My mother age 87 has lived with me since her discharge from a chronic care facility during October 2011. She has no dementia. She has a trach and has to receive daily nebulizer treatments. I am 63 and single. I have decided not to retire as I have no freedom to travel or do the bucket list things that others have the freedom to do. It's like being responsible for a child. To make matters worse she seems oblivious to my situation. She feels I am responsible for her and she made me promise never to put her in a nursing home which I would not do at this point as it would be a death sentence. She is very fragile and susceptible to the many infections in such places. My health has been great but I now have high cholesterol and for some reason the past two days I have upper legs pain. Earlier this week when I took her to visit her son and his wife and kids out of state I was so fatigued I lay in bed for two days except to perform her care. I told my family I am depressed but they just blew it off. My roommate moved to another state two weeks ago and took her precious Yorkies. I am very attached to them. My mother said what's wrong with you as you didn't wish me Merry Christmas. Duh! I said I am sad and trying to adjust so I am not celebrating this year. I have bought her a mobile home years ago and took her on wonderful vacations. But now I am so sad because it really is all about her. I feel all alone and when I come home from work I try to be alone till time to take care of her needs. She is my mother. I care about her. It's just so sad that her life has become my life and now with my leg pain what next. I have two friends here in Maryland and they care about me but I don't unload on them. So this is very depressing. Nothing to look forward to. Any emotional support is appreciated.

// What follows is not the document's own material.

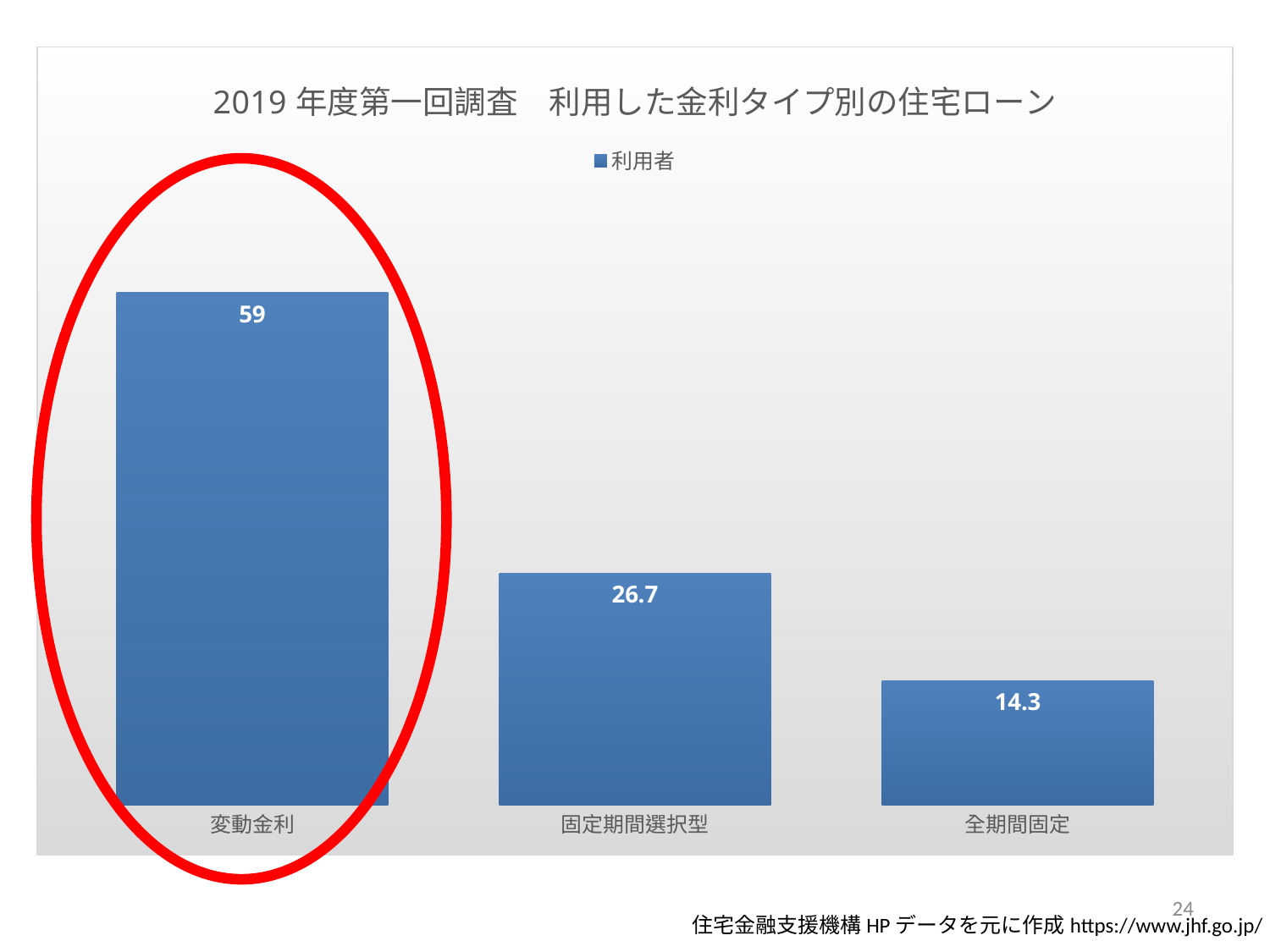
How many series does the legend list? 1 Which is larger, the value for 固定期間選択型 or the value for 全期間固定? 固定期間選択型 What is the value for 固定期間選択型? 26.7 Which category has the highest value? 変動金利 Which category has the lowest value? 全期間固定 What kind of chart is shown on the slide? bar chart What is the value for 全期間固定? 14.3 What is the value for 変動金利? 59 What is the difference between the values for 変動金利 and 固定期間選択型? 32.3 What is the name of the series shown in the legend? 利用者 What is the difference between the values for 固定期間選択型 and 全期間固定? 12.4 How many categories are shown on the x axis? 3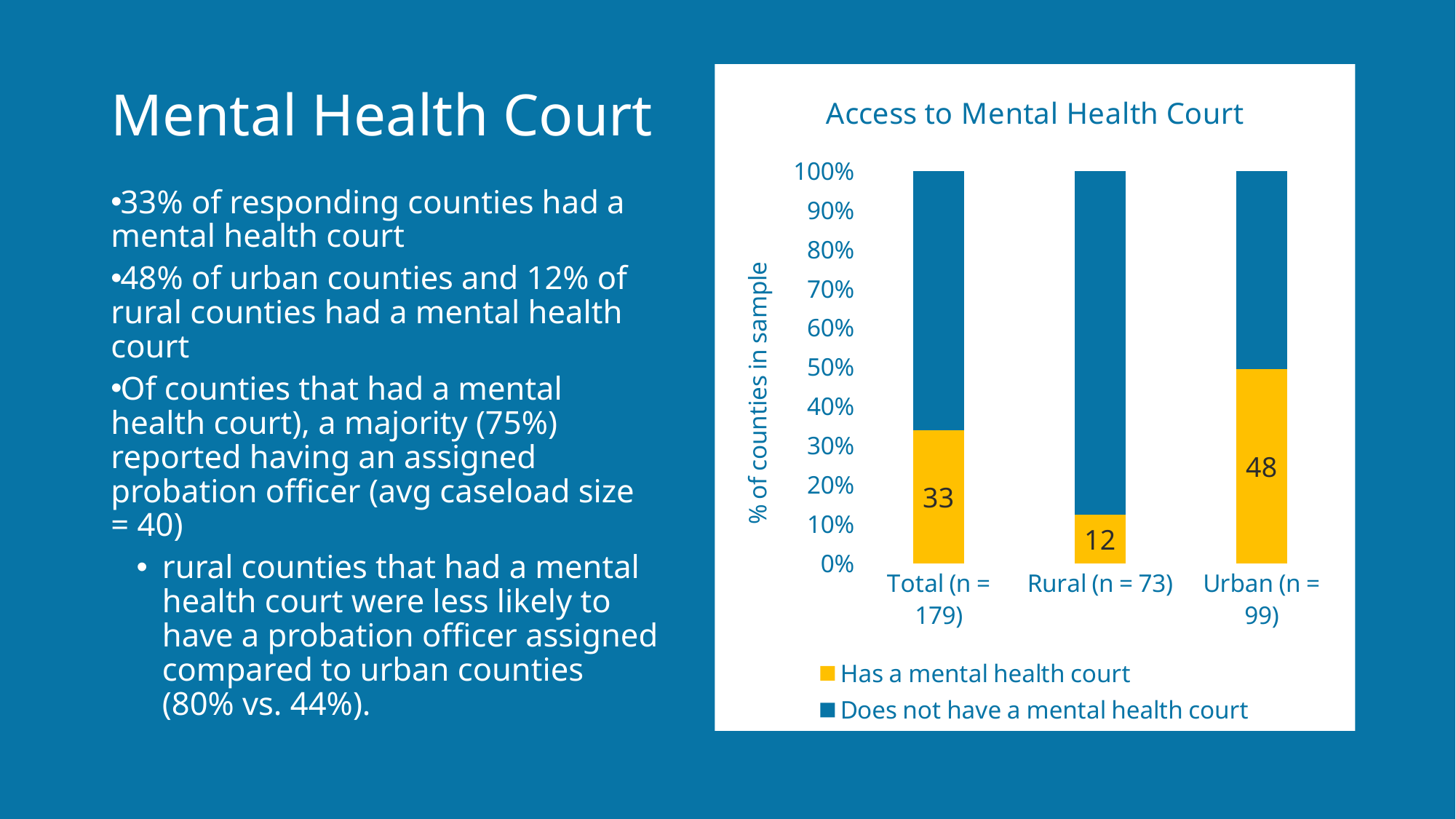
What is the difference between the 'Has a mental health court' values for Total (n = 179) and Rural (n = 73)? 21 How many categories are shown on the x axis of the chart? 3 What is the difference between the 'Has a mental health court' values for Urban (n = 99) and Rural (n = 73)? 36 Is the 'Does not have a mental health court' share for Rural (n = 73) greater or less than 80%? greater What type of chart is shown on the slide? Stacked bar chart What percentage of rural counties (n = 73) has a mental health court? 12 Which has a larger 'Has a mental health court' value, Urban (n = 99) or Total (n = 179)? Urban (n = 99) What is the value for 'Has a mental health court' for Urban (n = 99)? 48 How many series does the chart legend list? 2 What is the value for 'Has a mental health court' for Total (n = 179)? 33 Which category has the highest value for 'Has a mental health court'? Urban (n = 99) Which category has the lowest value for 'Has a mental health court'? Rural (n = 73)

you're racking up buckets of karma points. stay strong. care for youself.
At 63 you have a lot to look forward to. Don't put all of it off until you are no longer caregiving. Who knows how long that will be? You need to do some of your bucket list now. Yes, it will mean making arrangements for mother's care in your absence. And while you are depressed it is really hard to take the initiative for a project like that. So please, please get medically checked out for depression.
If you and Mom used to like to travel together, could you do some traveling with her? A cruise, even a short cruise around Lake Michigan, can be very relaxing, with all meals prepared and activities you can participate in or decline at your pleasure.
Would a roommate be a good thing now? Getting yourself a pet?
But primarily get your own health conditions treated, and then start making plans for your mother's care while you take periodic breaks for yourself.
I'm 63 and single and my mom lives nearby in Independent Living. You could investigate something like that for your mom, Independent Living or Assisted Living, which is NOT a nursing home. She'd be around some other people, which lessens her dependence on you for everything. I've been responsible for my mom and dad for 12 years (dad died 4 years ago and mom is going strong at 94). I left my corporate job and started a home business because I was too stressed working in an office and trying to take care of my mom and dad's needs. So I definitely know how you feel. Now I work from home, so can be very isolated. I've worked hard to make friends and get out through meetupdotcom. Check it out for meetings in your area. They have all kinds of groups and you're in a metropolitan area, so there are even more options. Get out and make some friends.
I had a cat who died at 23 and I vowed that I wouldn't have another pet until my human caregiving days are over. That was too much stress on me - sick dad and sick cat. So only get a pet if the happiness will outweigh the extra work a pet entails. Hang in there...you can find some happiness and health beyond taking care of your mom.